South Florida Firehouse Draws Investigation After Using Obama Toilet Paper

Obama Toilet Paper Leads To Firehouse Fiasco
NORTH LAS VEGAS, NV - NOVEMBER 01: U.S. President Barack Obama addresses a campaign rally on the campus of the College of Southern Nevada November 1, 2012 in North Las Vegas, Nevada. With five days remaining in the presidential campaign, Obama travels today to Wisconsin, Colorado and Nevada after spending the last four days leading the federal government's response to Superstorm Sandy. (Photo by Chip Somodevilla/Getty Images)
NORTH LAS VEGAS, NV - NOVEMBER 01: U.S. President Barack Obama addresses a campaign rally on the campus of the College of Southern Nevada November 1, 2012 in North Las Vegas, Nevada.
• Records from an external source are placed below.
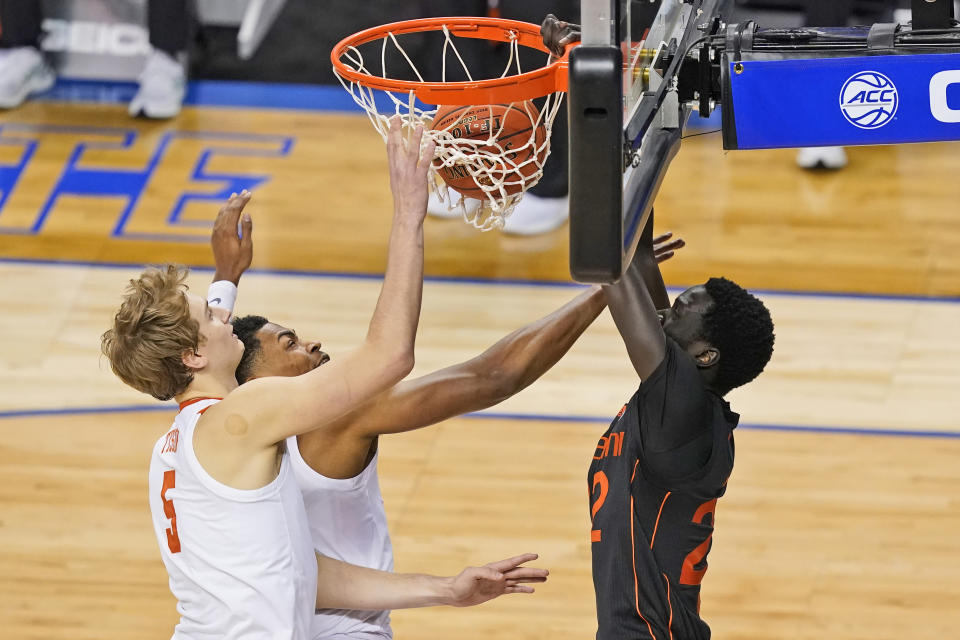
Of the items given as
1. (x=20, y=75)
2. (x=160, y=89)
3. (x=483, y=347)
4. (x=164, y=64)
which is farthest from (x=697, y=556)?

With five days remaining in the presidential campaign, Obama travels today to Wisconsin, Colorado and Nevada after spending the last four days leading the federal government's response to Superstorm Sandy. (Photo by Chip Somodevilla/Getty Images)

A South Florida firehouse is under an official investigation after firefighters there stocked their bathroom with toilet paper bearing the face of President Barack Obama.

The rolls, which resemble the ones on sale here for $10, were discovered last week at Fire Station 103 in Pompano Beach, Fla. City officials shortly thereafter announced that they were mounting a probe into the situation.

Pompano Beach Fire Rescue spokeswoman Sandra King told the South Florida Sun-Sentinel that the controversy "is being fully investigated as a 'politically motivated, conduct unbecoming situation,'" because city personnel are prohibited from displaying political materials on city grounds.

"If you have an opinion you're certainly entitled to it, everyone has their opinion. Put it on your own personal vehicle or your own personal things," King told WSVN. "But you don't display it on city property, on city grounds that maybe someone else doesn't agree with that politically motivated and its inappropriate."

The same firehouse reportedly drew a similar complaint last year, after one firefighter reported that a colleague had an anti-Obama bumper stickers affixed to his locker. Administrators asked him to remove the messages, and he reportedly complied.